Happy Pills

Happy pills, I’ve got those happy pills…

Recently I was fortunate enough to be interviewed by Philippa Willetts, a blogger and tweeter who has just launched a new podcast called Converge. Philippa plans to use podcasts to look at various forms of activism and, as a mental health service user herself, was keen to kick the project off by exploring the stigma surrounding mental health. One of the issues that came in our discussion was the stigmatising way in which the media refers to many mental health drugs, with “happy pills” being our least favourite description of what so many people know to be essential medication for their well-being. It got me thinking about the phrase, and I decided to unpack it a little.

First of all, for “happy pills” to be a negative term there has to be something wrong either with wanting to be “happy” or with wanting to achieve happiness by taking “pills”. There’s a kind of suspicion embedded in the phrase, a hint that people on antidepressants are trying to get something for nothing, to take a short cut towards something they’re not really entitled to. Except in my experience, mental health service users hardly sit around rubbing their hands with glee and trying to snaffle more than their fair share of the planet’s joy. Spend time with anyone suffering from depression, whatever their diagnosis, and the focus is always on relief from suffering. People who experience depression as numbness or emptiness often express a desire to feeling something, anything, while people who experience it as continual emotional pain talk of a desperate need to escape that pain, just for a day, even just for an hour. Either way, what people want is simply to feel how they used to, to feel normal.
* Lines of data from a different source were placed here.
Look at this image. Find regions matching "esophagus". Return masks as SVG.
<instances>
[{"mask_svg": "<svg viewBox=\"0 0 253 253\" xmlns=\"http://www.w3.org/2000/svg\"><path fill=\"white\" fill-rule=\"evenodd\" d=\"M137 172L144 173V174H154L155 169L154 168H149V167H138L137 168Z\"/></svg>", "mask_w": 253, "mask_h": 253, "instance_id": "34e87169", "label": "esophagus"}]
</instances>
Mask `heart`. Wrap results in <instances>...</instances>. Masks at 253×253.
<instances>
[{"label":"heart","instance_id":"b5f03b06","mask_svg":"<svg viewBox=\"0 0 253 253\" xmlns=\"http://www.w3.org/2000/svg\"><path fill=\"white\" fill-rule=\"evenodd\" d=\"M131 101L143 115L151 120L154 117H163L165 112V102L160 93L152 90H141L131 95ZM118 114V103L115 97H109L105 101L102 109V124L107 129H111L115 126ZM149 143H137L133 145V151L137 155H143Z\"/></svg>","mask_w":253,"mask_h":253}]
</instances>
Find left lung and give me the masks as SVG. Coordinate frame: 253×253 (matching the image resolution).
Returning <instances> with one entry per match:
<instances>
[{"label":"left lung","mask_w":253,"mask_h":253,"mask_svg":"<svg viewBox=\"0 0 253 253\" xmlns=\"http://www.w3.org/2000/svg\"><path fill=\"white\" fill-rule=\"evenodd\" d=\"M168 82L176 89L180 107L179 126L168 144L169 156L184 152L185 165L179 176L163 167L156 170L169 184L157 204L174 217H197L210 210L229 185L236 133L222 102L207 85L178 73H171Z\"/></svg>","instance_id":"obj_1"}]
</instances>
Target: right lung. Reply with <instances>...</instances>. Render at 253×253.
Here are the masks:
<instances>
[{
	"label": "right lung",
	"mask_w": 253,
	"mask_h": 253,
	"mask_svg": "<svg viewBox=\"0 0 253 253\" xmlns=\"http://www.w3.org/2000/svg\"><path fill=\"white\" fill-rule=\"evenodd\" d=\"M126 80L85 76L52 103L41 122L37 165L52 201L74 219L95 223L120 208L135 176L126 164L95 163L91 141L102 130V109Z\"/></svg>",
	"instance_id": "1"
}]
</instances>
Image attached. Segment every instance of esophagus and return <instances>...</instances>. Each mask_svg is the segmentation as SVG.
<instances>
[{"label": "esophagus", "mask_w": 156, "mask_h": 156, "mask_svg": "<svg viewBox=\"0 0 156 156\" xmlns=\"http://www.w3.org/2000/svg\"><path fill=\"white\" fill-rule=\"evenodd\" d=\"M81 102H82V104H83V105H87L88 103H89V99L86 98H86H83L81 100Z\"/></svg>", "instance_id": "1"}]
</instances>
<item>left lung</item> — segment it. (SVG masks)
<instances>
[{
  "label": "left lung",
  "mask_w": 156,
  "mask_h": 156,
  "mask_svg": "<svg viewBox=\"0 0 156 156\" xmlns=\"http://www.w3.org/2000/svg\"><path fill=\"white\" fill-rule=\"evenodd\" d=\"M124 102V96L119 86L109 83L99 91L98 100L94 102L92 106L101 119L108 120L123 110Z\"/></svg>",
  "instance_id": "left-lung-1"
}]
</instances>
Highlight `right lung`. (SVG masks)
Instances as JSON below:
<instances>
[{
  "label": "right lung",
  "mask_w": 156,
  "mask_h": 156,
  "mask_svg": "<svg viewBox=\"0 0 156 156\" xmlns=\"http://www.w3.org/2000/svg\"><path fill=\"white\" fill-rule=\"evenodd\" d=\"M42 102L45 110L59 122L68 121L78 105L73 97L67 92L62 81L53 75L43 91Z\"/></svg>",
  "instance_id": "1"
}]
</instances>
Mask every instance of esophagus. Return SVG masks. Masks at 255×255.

Because no-one really takes antidepressants to feel “happy”. Being happy all the time would be abnormal, a pathological state in itself, as bipolars know only too well. Sometimes antidepressants can cause someone to “overshoot”, to go beyond and into that pathological happiness, but once hypomanic or manic the person simply has a whole new set of problems. What antidepressants are aiming for, along with drugs taken for their mood-stabilising qualities, is some semblance of normal mood or euthymia, well described on Wikipedia as “normal non-depressed, reasonably positive mood.” No-one’s searching for unreasonable happiness, undeserved joy. People are merely hoping for a mood state in which they experience transient happiness at some time, but no more than fleeting sadness at others. The normal human condition.

Suppose, however, we were after unreasonable happiness, a constant state of bliss? Would that be wrong? People are certainly willing to pay for drugs that induce a temporary state of bliss, and governments tend to want to make these illegal. The pharmacology of antidepressants doesn’t work that way, anyway; if an immediate high were what “happy pills” delivered, you’d expect to hear of fluoxetine or amitriptyline on drug dealers’ menus along with other prescription drugs. Yet we don’t, because even the smallest improvement in mood usually requires patience and commitment, with the user needing to take their medication consistently and as prescribed for at least a couple of weeks. Hardly a short cut to euphoria.

No, the root of the “happy pills” rhetoric is a fundamental misunderstanding of depression as a condition. If you don’t get how very low a depressed person is, then you won’t understand how big a hand up they need to be brought anywhere close to euthymia. Despite what the media would like us all to think, antidepressants are no shortcut to happiness, no means to “cheat your way to joy”. Just a vital route out of the deepest troughs of a life-threating illness.

Did you take your normal pills today?